The Son of Man must suffer many things,
be rejected by the elders, priests, and teachers of the law;
he must be killed and on the 3rd day, rise again.
Whenever there is some sort of catastrophe in the world, many people of goodwill begin to wonder, “Where was God?” I heard this after 9-11, I heard this after the fall of Afghanistan, and I’ve heard it since the invasion of Ukraine, as well. Often, this question stems from a misconstrual of God’s sovereignty—a rather naïve belief that God wills every single thing that happens in this world—even actions that are clearly evil. The witness of Scripture, by contrast, is that God opposes evil in every form that it takes, but the ways that God fights evil are often overlooked.
After 9-11, I read a number of thoughtful essays identifying God with the fireman and policemen who rushed into the World Trade Center while everyone else was trying desperately to flee. Other writers saw God’s hand at work in the courageous acts of those who prevented flight 93 from crashing into the Pentagon, even though that flight would crash elsewhere. Others saw God’s hand at work in the work of total strangers (like those in Gander, Newfoundland), who completely changed their own lives for days or weeks, or months to care for those who were displaced by these attacks.
As I am finally beginning to sort through all the scenes of the tragedy unfolding in Ukraine, I’m beginning to identify a similar pattern there. I see God at work in the courageous acts of firefighters who disregard oncoming missiles to extinguish burning buildings with citizens trapped inside. I see the hand of God in the Ukrainian rescue worker who has repeatedly crossed Russian checkpoints with his hands up in order to rescue the disabled and the elderly who are living without heat and food. I see the hand of God in the couple who traveled more than 1000 miles from Belgium to Lviv in order to bring 6 perfect strangers back to this couple’s home in Brussels. I see the hand of God in my clergy colleague who flew out from Minneapolis to the Ukrainian border in order to shepherd refugee children without fathers into a place of safety, while also offering “art therapy” to them. (He did the same thing in Syria just a few years ago). Finally, I see the hand of God in the members of this church who have chosen to make a sacrificial gift to Ukrainian refugee relief through Presbyterian Disaster Assistance, including one donor who has contributed more than one thousand dollars to this cause.
Looking back on all of this, I realize once again that God is always there in a crisis. We just don’t always see it at the time.
How do I know that? How can I be so certain that God is acting in this way? Because I know Jesus—the way he lived and died. Most of Jesus’s ministry was built on acts of compassion, and the climax of his ministry came through a crisis. Initially, that “Good Friday’ seemed to be an ignominious defeat. But those who dared stand close to the cross of Christ saw so much more than that. They heard Jesus making plans for his mother (John 19:26-7). They heard Jesus bring salvation to a thief on the cross (Luke 23:43).
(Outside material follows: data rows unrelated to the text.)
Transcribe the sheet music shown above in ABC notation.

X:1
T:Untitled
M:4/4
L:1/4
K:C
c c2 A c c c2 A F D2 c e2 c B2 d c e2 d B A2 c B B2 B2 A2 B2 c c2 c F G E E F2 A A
And they heard Jesus pray that God would forgive all of the rest (Luke 23:34)—even those who mocked and spat at him!
In short, God’s love was never more evident than in Christ’s time of crisis, and God’s power was never more evident than on Sunday after that.
Since I believe in Jesus, I believe God will redeem all those who are suffering through some sort of crisis—especially those in the nation of Ukraine. It may not happen in my lifetime (or yours), but Easter is still coming. When that bright dawn arrives, these people will be singing, their families will be thriving, and their famous sunflowers will be blooming once again. Until then, it may be Good Friday in many parts of this planet, but God is still at work. God moves in every act of compassion that eases human suffering, every act of forgiveness that closes up deep wounds, and every act of courage that prevents them. There are angels all around us! But it takes the eyes of faith to see.